Minesh Barot
5 min readJun 11, 2020

Data Visualization in Tableau: Coffee Chain Analysis

In this article, we’ll walk through the analysis that has been performed for a coffee chain using the software, Tableau. If you are not aware of Tableau, it is nothing but a business intelligence tool that helps one create graphical visualizations to understand trends and patterns. Tableau is extremely user friendly and easy to learn. There are several products offered by Tableau; for this project, Tableau Desktop has been used. The software costs some fee; however, if you are a student, you can use it for free for a year. If you are not a student, you may use the 14-day trial version or purchase it.

If you prefer to take a look at the Tableau worksheet here’s the link. Let’s begin by understanding the dataset. The data file has a .mdb extension which means that it is a database file that can be opened in Microsoft Access. There are three tables in the dataset viz; FactTable, LocationTable, and the ProductTable which contain numerical and textual data.

The FactTable has 13 columns mentioned below and 4200 rows.

Profit, Margin, Sales, COGS, Total Expenses, Marketing, Inventory, Budget, Profit, Budget COGS, Budget Margin, Budget Sales, Area Code, and ProductID

COGS stands for Cost of Goods Sold

The ProductTable has four columns named Product Type, Product, ProductId, and Type. It has 13 rows, which can be broken down into further details to retrieve the information mentioned in the FactTable. Following image displays ProductTable breakdown.

Finally, the LocationTable has 156 rows and follows a similar approach to ProductTable and has four columns named Area Code, State, Market, and Market Size.

The data file can be accessed from the Tableau community website. Now, that we are familiar with the data, load it into Tableau and let’s start creating some visualizations to understand in what areas the coffee chain is lacking and what opportunities it has.

The first visualization depicts the profit per state. The image below shows the most profitable and least profitable states. California is the most profitable state for the coffee chain earning $31,785 in profits. The second most moneymaking state is Iowa, with a profit value of $22,212, and Colorado is the third most profitable state having $17,743 in profits. New Mexico, New Hampshire, and Missouri are the least valuable states for the coffee chain as they earn a profit of $799, $2,748, and $3,601 respectively.

Figure 1: Profit Per State

Now, that we know our best and worst-performing states, let’s dig into it further by checking the sales performances per state.
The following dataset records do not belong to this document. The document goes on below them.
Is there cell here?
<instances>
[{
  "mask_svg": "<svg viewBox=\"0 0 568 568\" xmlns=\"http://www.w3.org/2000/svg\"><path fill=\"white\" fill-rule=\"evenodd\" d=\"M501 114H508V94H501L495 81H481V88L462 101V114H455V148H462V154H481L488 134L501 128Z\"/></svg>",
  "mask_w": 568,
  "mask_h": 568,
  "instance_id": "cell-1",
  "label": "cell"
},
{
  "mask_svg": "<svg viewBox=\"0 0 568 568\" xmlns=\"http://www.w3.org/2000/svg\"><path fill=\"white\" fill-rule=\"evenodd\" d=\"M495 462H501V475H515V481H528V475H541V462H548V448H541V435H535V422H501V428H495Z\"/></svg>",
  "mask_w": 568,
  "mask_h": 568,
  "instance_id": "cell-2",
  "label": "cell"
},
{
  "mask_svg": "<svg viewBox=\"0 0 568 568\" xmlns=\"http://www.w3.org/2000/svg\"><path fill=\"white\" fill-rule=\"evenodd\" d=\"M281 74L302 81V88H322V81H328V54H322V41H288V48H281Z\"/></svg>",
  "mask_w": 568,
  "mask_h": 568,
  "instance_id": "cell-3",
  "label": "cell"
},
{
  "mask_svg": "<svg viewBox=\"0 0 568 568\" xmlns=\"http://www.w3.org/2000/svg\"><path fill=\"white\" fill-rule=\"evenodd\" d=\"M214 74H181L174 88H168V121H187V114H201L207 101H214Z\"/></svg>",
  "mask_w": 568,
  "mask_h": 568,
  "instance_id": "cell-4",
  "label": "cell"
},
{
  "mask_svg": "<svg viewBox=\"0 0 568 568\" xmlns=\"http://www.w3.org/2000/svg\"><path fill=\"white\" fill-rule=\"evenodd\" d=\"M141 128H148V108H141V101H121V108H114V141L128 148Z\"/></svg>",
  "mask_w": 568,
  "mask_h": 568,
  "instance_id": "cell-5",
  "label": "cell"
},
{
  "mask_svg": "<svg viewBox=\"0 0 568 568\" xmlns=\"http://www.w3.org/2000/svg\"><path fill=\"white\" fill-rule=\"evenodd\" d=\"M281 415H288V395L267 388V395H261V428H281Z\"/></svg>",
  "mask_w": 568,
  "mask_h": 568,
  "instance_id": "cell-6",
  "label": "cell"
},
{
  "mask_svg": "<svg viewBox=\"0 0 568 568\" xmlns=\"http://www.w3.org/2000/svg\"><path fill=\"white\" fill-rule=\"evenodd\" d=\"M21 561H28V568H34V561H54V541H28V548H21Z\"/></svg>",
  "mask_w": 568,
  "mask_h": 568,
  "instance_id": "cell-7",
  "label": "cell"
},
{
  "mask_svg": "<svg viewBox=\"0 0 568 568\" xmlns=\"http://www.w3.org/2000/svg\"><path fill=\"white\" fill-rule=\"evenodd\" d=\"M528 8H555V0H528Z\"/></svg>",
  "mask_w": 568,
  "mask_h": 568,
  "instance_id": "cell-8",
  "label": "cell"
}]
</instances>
Figure 2: Profit and Sales Per State

From the image above it can be discerned that a higher number of sales do not lead to significant profits for some states. This circumstance can be mainly observed in the state of Nevada as it has a 60,159 in sales, but the profit is only $10,616, as seen in Figure 1. A similar situation can be observed in the state of New York, where it has sales of 70,852 but has a profit of $20,096 only — indicating that the sales are affecting the profit in some way.

Let’s check the performance of each product according to the states to gain a deeper understanding. Upon observing the chart below, it can be figured out that the top 3 products, according to profitability, are Columbian Coffee, Lemon Herbal Tea and Decaf Espresso. It can be observed that Green Tea is having an awful run in the Nevada market and therefore, can be considered as an underperforming product. Similarly, Mint tea and Decaf Irish Cream are a couple of more negatively performing products in the state of New York and California, respectively.
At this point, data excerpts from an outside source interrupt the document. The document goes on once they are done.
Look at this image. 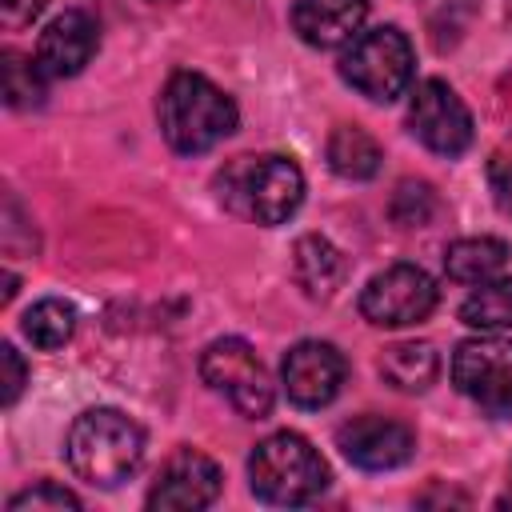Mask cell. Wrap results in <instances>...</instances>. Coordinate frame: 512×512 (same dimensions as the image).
Returning <instances> with one entry per match:
<instances>
[{
	"label": "cell",
	"mask_w": 512,
	"mask_h": 512,
	"mask_svg": "<svg viewBox=\"0 0 512 512\" xmlns=\"http://www.w3.org/2000/svg\"><path fill=\"white\" fill-rule=\"evenodd\" d=\"M160 132L180 156L212 152L224 136L236 132V104L200 72H172L160 92Z\"/></svg>",
	"instance_id": "cell-1"
},
{
	"label": "cell",
	"mask_w": 512,
	"mask_h": 512,
	"mask_svg": "<svg viewBox=\"0 0 512 512\" xmlns=\"http://www.w3.org/2000/svg\"><path fill=\"white\" fill-rule=\"evenodd\" d=\"M64 456L84 484L116 488L144 460V428L120 408H88L72 420Z\"/></svg>",
	"instance_id": "cell-2"
},
{
	"label": "cell",
	"mask_w": 512,
	"mask_h": 512,
	"mask_svg": "<svg viewBox=\"0 0 512 512\" xmlns=\"http://www.w3.org/2000/svg\"><path fill=\"white\" fill-rule=\"evenodd\" d=\"M220 204L264 228L284 224L304 200V172L288 156H236L216 176Z\"/></svg>",
	"instance_id": "cell-3"
},
{
	"label": "cell",
	"mask_w": 512,
	"mask_h": 512,
	"mask_svg": "<svg viewBox=\"0 0 512 512\" xmlns=\"http://www.w3.org/2000/svg\"><path fill=\"white\" fill-rule=\"evenodd\" d=\"M248 484L264 504L296 508L328 488V464L300 432H272L248 456Z\"/></svg>",
	"instance_id": "cell-4"
},
{
	"label": "cell",
	"mask_w": 512,
	"mask_h": 512,
	"mask_svg": "<svg viewBox=\"0 0 512 512\" xmlns=\"http://www.w3.org/2000/svg\"><path fill=\"white\" fill-rule=\"evenodd\" d=\"M412 68H416L412 44L392 24L360 32L352 44H344L340 56L344 84H352L372 104H392L396 96H404V88L412 84Z\"/></svg>",
	"instance_id": "cell-5"
},
{
	"label": "cell",
	"mask_w": 512,
	"mask_h": 512,
	"mask_svg": "<svg viewBox=\"0 0 512 512\" xmlns=\"http://www.w3.org/2000/svg\"><path fill=\"white\" fill-rule=\"evenodd\" d=\"M200 376L240 416L264 420L272 412V380H268V368L260 364V356L252 352L248 340H240V336L212 340L200 356Z\"/></svg>",
	"instance_id": "cell-6"
},
{
	"label": "cell",
	"mask_w": 512,
	"mask_h": 512,
	"mask_svg": "<svg viewBox=\"0 0 512 512\" xmlns=\"http://www.w3.org/2000/svg\"><path fill=\"white\" fill-rule=\"evenodd\" d=\"M456 388L496 420H512V340L472 336L452 352Z\"/></svg>",
	"instance_id": "cell-7"
},
{
	"label": "cell",
	"mask_w": 512,
	"mask_h": 512,
	"mask_svg": "<svg viewBox=\"0 0 512 512\" xmlns=\"http://www.w3.org/2000/svg\"><path fill=\"white\" fill-rule=\"evenodd\" d=\"M440 300L436 280L416 264H392L376 272L360 292V316L376 328H408L420 324Z\"/></svg>",
	"instance_id": "cell-8"
},
{
	"label": "cell",
	"mask_w": 512,
	"mask_h": 512,
	"mask_svg": "<svg viewBox=\"0 0 512 512\" xmlns=\"http://www.w3.org/2000/svg\"><path fill=\"white\" fill-rule=\"evenodd\" d=\"M408 128L428 152L448 156V160L472 144V112L464 108L456 88H448L436 76L416 84L412 104H408Z\"/></svg>",
	"instance_id": "cell-9"
},
{
	"label": "cell",
	"mask_w": 512,
	"mask_h": 512,
	"mask_svg": "<svg viewBox=\"0 0 512 512\" xmlns=\"http://www.w3.org/2000/svg\"><path fill=\"white\" fill-rule=\"evenodd\" d=\"M344 356L336 344L328 340H300L284 352L280 364V384L288 392V400L296 408H324L336 400L340 384H344Z\"/></svg>",
	"instance_id": "cell-10"
},
{
	"label": "cell",
	"mask_w": 512,
	"mask_h": 512,
	"mask_svg": "<svg viewBox=\"0 0 512 512\" xmlns=\"http://www.w3.org/2000/svg\"><path fill=\"white\" fill-rule=\"evenodd\" d=\"M336 448L364 472H392L412 460L416 432L392 416H352L336 428Z\"/></svg>",
	"instance_id": "cell-11"
},
{
	"label": "cell",
	"mask_w": 512,
	"mask_h": 512,
	"mask_svg": "<svg viewBox=\"0 0 512 512\" xmlns=\"http://www.w3.org/2000/svg\"><path fill=\"white\" fill-rule=\"evenodd\" d=\"M100 48V24L92 12L84 8H68L60 12L36 44V68L44 72V80H68L76 76Z\"/></svg>",
	"instance_id": "cell-12"
},
{
	"label": "cell",
	"mask_w": 512,
	"mask_h": 512,
	"mask_svg": "<svg viewBox=\"0 0 512 512\" xmlns=\"http://www.w3.org/2000/svg\"><path fill=\"white\" fill-rule=\"evenodd\" d=\"M220 496V468L196 448H180L164 460L156 484L148 488V508H208Z\"/></svg>",
	"instance_id": "cell-13"
},
{
	"label": "cell",
	"mask_w": 512,
	"mask_h": 512,
	"mask_svg": "<svg viewBox=\"0 0 512 512\" xmlns=\"http://www.w3.org/2000/svg\"><path fill=\"white\" fill-rule=\"evenodd\" d=\"M368 0H296L292 32L308 48H344L364 32Z\"/></svg>",
	"instance_id": "cell-14"
},
{
	"label": "cell",
	"mask_w": 512,
	"mask_h": 512,
	"mask_svg": "<svg viewBox=\"0 0 512 512\" xmlns=\"http://www.w3.org/2000/svg\"><path fill=\"white\" fill-rule=\"evenodd\" d=\"M292 276H296V284L304 288V296L328 300V296H336V288L344 284L348 260H344V252H340L332 240L308 232V236H300L296 248H292Z\"/></svg>",
	"instance_id": "cell-15"
},
{
	"label": "cell",
	"mask_w": 512,
	"mask_h": 512,
	"mask_svg": "<svg viewBox=\"0 0 512 512\" xmlns=\"http://www.w3.org/2000/svg\"><path fill=\"white\" fill-rule=\"evenodd\" d=\"M380 376L396 388V392H428L440 376V356L428 340H400L392 348H384L380 356Z\"/></svg>",
	"instance_id": "cell-16"
},
{
	"label": "cell",
	"mask_w": 512,
	"mask_h": 512,
	"mask_svg": "<svg viewBox=\"0 0 512 512\" xmlns=\"http://www.w3.org/2000/svg\"><path fill=\"white\" fill-rule=\"evenodd\" d=\"M508 256H512L508 244L496 240V236H464V240L448 244L444 272L452 280H460V284H484V280H492V276L504 272Z\"/></svg>",
	"instance_id": "cell-17"
},
{
	"label": "cell",
	"mask_w": 512,
	"mask_h": 512,
	"mask_svg": "<svg viewBox=\"0 0 512 512\" xmlns=\"http://www.w3.org/2000/svg\"><path fill=\"white\" fill-rule=\"evenodd\" d=\"M324 156H328V168H332L340 180H372V176L380 172V160H384L376 136L364 132V128H356V124H340V128L328 136Z\"/></svg>",
	"instance_id": "cell-18"
},
{
	"label": "cell",
	"mask_w": 512,
	"mask_h": 512,
	"mask_svg": "<svg viewBox=\"0 0 512 512\" xmlns=\"http://www.w3.org/2000/svg\"><path fill=\"white\" fill-rule=\"evenodd\" d=\"M460 320L480 332L512 328V276H492L476 284L460 304Z\"/></svg>",
	"instance_id": "cell-19"
},
{
	"label": "cell",
	"mask_w": 512,
	"mask_h": 512,
	"mask_svg": "<svg viewBox=\"0 0 512 512\" xmlns=\"http://www.w3.org/2000/svg\"><path fill=\"white\" fill-rule=\"evenodd\" d=\"M20 328H24V336H28L40 352H56V348H64V344L72 340V332H76V308H72L68 300H56V296L36 300V304L24 312Z\"/></svg>",
	"instance_id": "cell-20"
},
{
	"label": "cell",
	"mask_w": 512,
	"mask_h": 512,
	"mask_svg": "<svg viewBox=\"0 0 512 512\" xmlns=\"http://www.w3.org/2000/svg\"><path fill=\"white\" fill-rule=\"evenodd\" d=\"M4 100L8 108H36L44 100V72L20 52H4Z\"/></svg>",
	"instance_id": "cell-21"
},
{
	"label": "cell",
	"mask_w": 512,
	"mask_h": 512,
	"mask_svg": "<svg viewBox=\"0 0 512 512\" xmlns=\"http://www.w3.org/2000/svg\"><path fill=\"white\" fill-rule=\"evenodd\" d=\"M388 216L400 228H424L436 216V192H432V184H424V180H400L396 192H392V200H388Z\"/></svg>",
	"instance_id": "cell-22"
},
{
	"label": "cell",
	"mask_w": 512,
	"mask_h": 512,
	"mask_svg": "<svg viewBox=\"0 0 512 512\" xmlns=\"http://www.w3.org/2000/svg\"><path fill=\"white\" fill-rule=\"evenodd\" d=\"M64 508H80V496L52 480H40L8 500V512H64Z\"/></svg>",
	"instance_id": "cell-23"
},
{
	"label": "cell",
	"mask_w": 512,
	"mask_h": 512,
	"mask_svg": "<svg viewBox=\"0 0 512 512\" xmlns=\"http://www.w3.org/2000/svg\"><path fill=\"white\" fill-rule=\"evenodd\" d=\"M0 368H4V388H0V404L4 408H12L16 400H20V392H24V380H28V368H24V360H20V352L12 348V344H0Z\"/></svg>",
	"instance_id": "cell-24"
},
{
	"label": "cell",
	"mask_w": 512,
	"mask_h": 512,
	"mask_svg": "<svg viewBox=\"0 0 512 512\" xmlns=\"http://www.w3.org/2000/svg\"><path fill=\"white\" fill-rule=\"evenodd\" d=\"M488 188H492L496 208H500V212L512 220V156L496 152V156L488 160Z\"/></svg>",
	"instance_id": "cell-25"
},
{
	"label": "cell",
	"mask_w": 512,
	"mask_h": 512,
	"mask_svg": "<svg viewBox=\"0 0 512 512\" xmlns=\"http://www.w3.org/2000/svg\"><path fill=\"white\" fill-rule=\"evenodd\" d=\"M44 4H48V0H0V8H4V24L20 28V24L36 20V16L44 12Z\"/></svg>",
	"instance_id": "cell-26"
},
{
	"label": "cell",
	"mask_w": 512,
	"mask_h": 512,
	"mask_svg": "<svg viewBox=\"0 0 512 512\" xmlns=\"http://www.w3.org/2000/svg\"><path fill=\"white\" fill-rule=\"evenodd\" d=\"M12 296H16V276H12V272H4V304H8Z\"/></svg>",
	"instance_id": "cell-27"
},
{
	"label": "cell",
	"mask_w": 512,
	"mask_h": 512,
	"mask_svg": "<svg viewBox=\"0 0 512 512\" xmlns=\"http://www.w3.org/2000/svg\"><path fill=\"white\" fill-rule=\"evenodd\" d=\"M508 484H512V480H508ZM500 504H512V496H508V500H500Z\"/></svg>",
	"instance_id": "cell-28"
},
{
	"label": "cell",
	"mask_w": 512,
	"mask_h": 512,
	"mask_svg": "<svg viewBox=\"0 0 512 512\" xmlns=\"http://www.w3.org/2000/svg\"><path fill=\"white\" fill-rule=\"evenodd\" d=\"M156 4H160V0H156Z\"/></svg>",
	"instance_id": "cell-29"
}]
</instances>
Figure 3: Product Profit Per State

To drill deeper into this case, let’s check the inventory of the different products per state. From the inventory graph above, it can be understood that in the state of Nevada, the inventory level is exceptionally high. Also, from the previous figures, it is learned that green tea is an underperforming product. So the inventory level affects the profitability as the stock does not get sold out. Furthermore, Columbian Mocha in Massachusetts and Caffe Latte in Louisiana have negative inventory. While they may not be the most profitable states, they do earn a decent profit. Therefore, the inventory levels should be maintained accordingly to increase the profits steadily.

Now that we know the relationship between the inventory of the products and per state. Let’s take a look at the effect of marketing efforts on the stock. In the state of New York, for the product Espresso, it is seen that marketing is higher than the inventory levels. Therefore, disproportionate marketing and inventory levels can affect sales. It only makes sense to keep a well-advertised product stocked to increase sales which will eventually raise profits.

Market and Inventory

Finally, let’s create a dashboard that gives a comprehensive overview of the performance of the coffee chain. It neatly explains the profit and sales across several states. Moreover, it also informs about the profit of different products and their inventory status in the many states.